World Models: Learning to Dream, Then Act

A world model is a learned, compressed simulator of an environment that an agent carries in its head: feed it the current situation and an action, and it predicts what comes next. The 2018 paper World Models (David Ha & Jürgen Schmidhuber) asks what happens if you build an agent almost entirely out of such a model. Its answer splits the agent into two very unequal halves — a large world model that learns, without rewards, to see and to predict, and a tiny controller that learns, by trial and error, to act on the model's compressed view. The controller is so small you can train it inside the world model's own hallucinations and still have it work in the real environment.

One sentence. Compress each frame to a short latent vector (V), learn to predict the next latent given the action (M), and let a minuscule controller (C) act on that compressed state — then train C inside the model's dreamed rollouts, where a single temperature knob decides whether the dream is a faithful teacher or an exploitable fake.

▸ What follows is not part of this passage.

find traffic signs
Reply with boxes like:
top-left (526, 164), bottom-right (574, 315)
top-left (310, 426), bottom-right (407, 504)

🧩 A big world model and a tiny controller

The architecture has three parts, and almost all of the weights live in the first two. V (Vision) is a variational autoencoder: it squeezes each raw 64×64×3 frame down to a small latent vector z — 32 numbers for the CarRacing experiment — keeping the gist and discarding the pixels.

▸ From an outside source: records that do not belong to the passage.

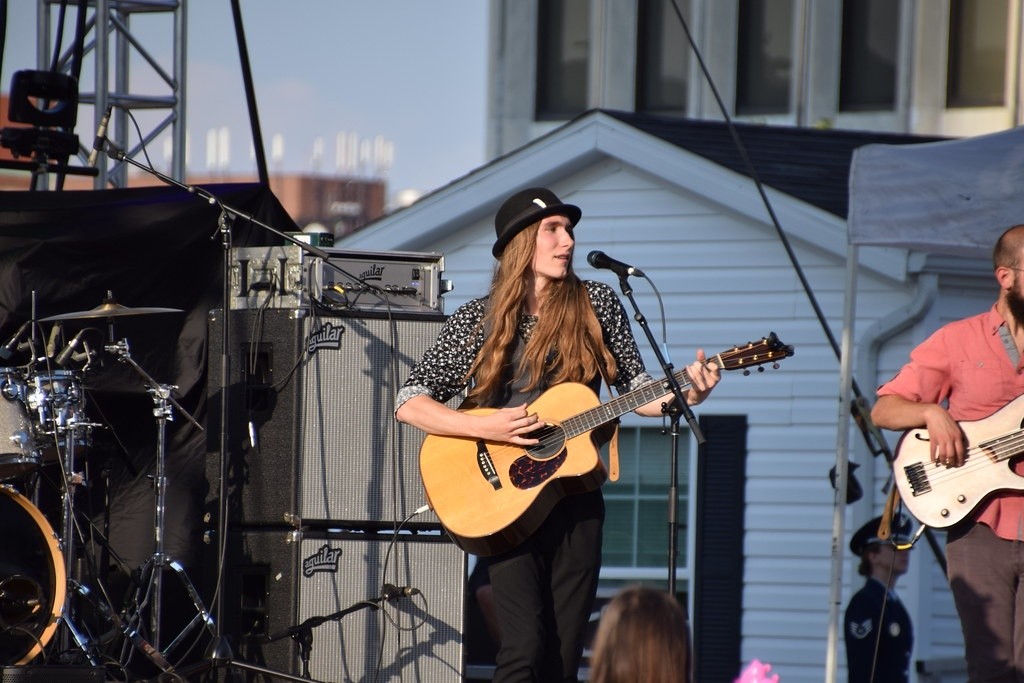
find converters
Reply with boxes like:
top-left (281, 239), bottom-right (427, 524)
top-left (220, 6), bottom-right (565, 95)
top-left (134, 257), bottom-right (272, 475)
top-left (284, 231), bottom-right (335, 248)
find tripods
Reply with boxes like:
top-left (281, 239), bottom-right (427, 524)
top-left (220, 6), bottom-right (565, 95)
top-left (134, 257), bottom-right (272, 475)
top-left (54, 317), bottom-right (323, 683)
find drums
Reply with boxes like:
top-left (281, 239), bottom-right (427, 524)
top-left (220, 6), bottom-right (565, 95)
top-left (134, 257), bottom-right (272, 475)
top-left (0, 367), bottom-right (42, 481)
top-left (22, 370), bottom-right (93, 467)
top-left (0, 484), bottom-right (67, 665)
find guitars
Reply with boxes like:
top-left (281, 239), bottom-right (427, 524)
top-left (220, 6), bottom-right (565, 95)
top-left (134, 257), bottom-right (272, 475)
top-left (892, 392), bottom-right (1024, 532)
top-left (418, 331), bottom-right (795, 557)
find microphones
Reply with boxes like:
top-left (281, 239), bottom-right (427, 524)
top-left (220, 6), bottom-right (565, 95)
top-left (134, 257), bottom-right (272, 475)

z = V(o) with o ∈ ℝ^64×64×3 → z ∈ ℝ³²

M (Memory) is a recurrent network that predicts the next latent from the current latent, the action, and its own hidden state h — the running memory of everything seen so far. C (Controller) is then almost nothing: a single linear map from the compressed state [z, h] to an action. It is exactly the policy of a reinforcement-learning agent, but reading a learned 288-number summary of the world instead of raw pixels.

a_t = W_c [ z_t ; h_t ] + b_c

Why the controller is kept tiny. For CarRacing the parameter counts are lopsided: V has ~4.3M, M has ~422K, and C has just 867 (288 inputs × 3 actions + 3 biases). That smallness is the point: C is trained with CMA-ES, an evolution strategy that perturbs whole parameter vectors and keeps what scores well. Evolution shrugs off sparse, long-horizon rewards but does not scale to millions of weights — so the heavy lifting is pushed into V and M, which learn without any reward at all.

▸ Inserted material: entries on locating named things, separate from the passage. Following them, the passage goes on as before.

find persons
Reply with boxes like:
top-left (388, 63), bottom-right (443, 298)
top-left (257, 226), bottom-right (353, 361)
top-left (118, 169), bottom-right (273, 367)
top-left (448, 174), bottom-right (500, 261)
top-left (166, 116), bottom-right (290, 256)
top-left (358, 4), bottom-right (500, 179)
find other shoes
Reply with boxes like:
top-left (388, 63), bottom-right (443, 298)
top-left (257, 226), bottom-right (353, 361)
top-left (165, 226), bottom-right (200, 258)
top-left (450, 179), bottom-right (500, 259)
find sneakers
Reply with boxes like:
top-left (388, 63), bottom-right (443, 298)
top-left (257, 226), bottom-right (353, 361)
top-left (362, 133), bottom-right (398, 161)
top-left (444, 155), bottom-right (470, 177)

V learns to compress. Drag the dial to see what a bottleneck does: shrink the latent budget and the reconstruction turns blocky; widen it and detail returns. A real VAE chooses which structure to keep far more cleverly than a uniform grid — this is just a stand-in for the trade-off.

latent budget z dims = 6

observation o

reconstruction D(z)

— compression ≈ —× fewer numbers

💭 M is generative: rolling it forward is dreaming

M does not predict a single next latent — the future is uncertain, so it predicts a whole distribution over the next latent. It is a Mixture Density Network on top of the recurrent net (an "MDN-RNN"): its output is a mixture of K Gaussians (the paper uses K = 5), each with its own weight, mean, and spread.

p(z_t+1 | a_t, z_t, h_t) = Σ_k π_k N(z_t+1; μ_k, σ_k²)

Because M is a distribution, you can sample from it — and feeding each sampled latent back in as the next input rolls the model forward on its own, with no real frames at all. That self-generated rollout is the agent's dream. A single temperature τ controls how wild the dream is, applied in exactly the way the temperature dial reshapes any softmax — here it flattens the mixing weights and stretches the component spreads:

π_k ∝ exp(ℓ_k / τ) , σ_k → σ_k · √τ

Below is a toy MDN-RNN rolled forward from a single starting latent. Each thin line is one sampled future; the bold line is the most-likely (τ→0) path. Drag τ: near zero the futures collapse onto one deterministic line; raise it and they fan out into the genuinely different things the model thinks could happen. The sideways shapes are the spread of dreamed futures at three checkpoints.

🌡️ τ 1.00 —

🎯 Training inside the dream — and the cheating problem

Here is the move that gives the paper its name. Since M is a self-contained simulator, you can train the controller entirely inside the dream: never touch the real environment, just let C act, let M hallucinate the consequences and the reward, and let CMA-ES optimize C against that hallucination. For the VizDoom "Take Cover" task — dodge fireballs as long as possible — a controller trained only in the dream and then dropped into the real game survived for 1092 time steps on average, well past the task's 750-step "solved" bar. (On CarRacing the same recipe scored 906±21 over 100 tracks — the first reported solution of that benchmark.)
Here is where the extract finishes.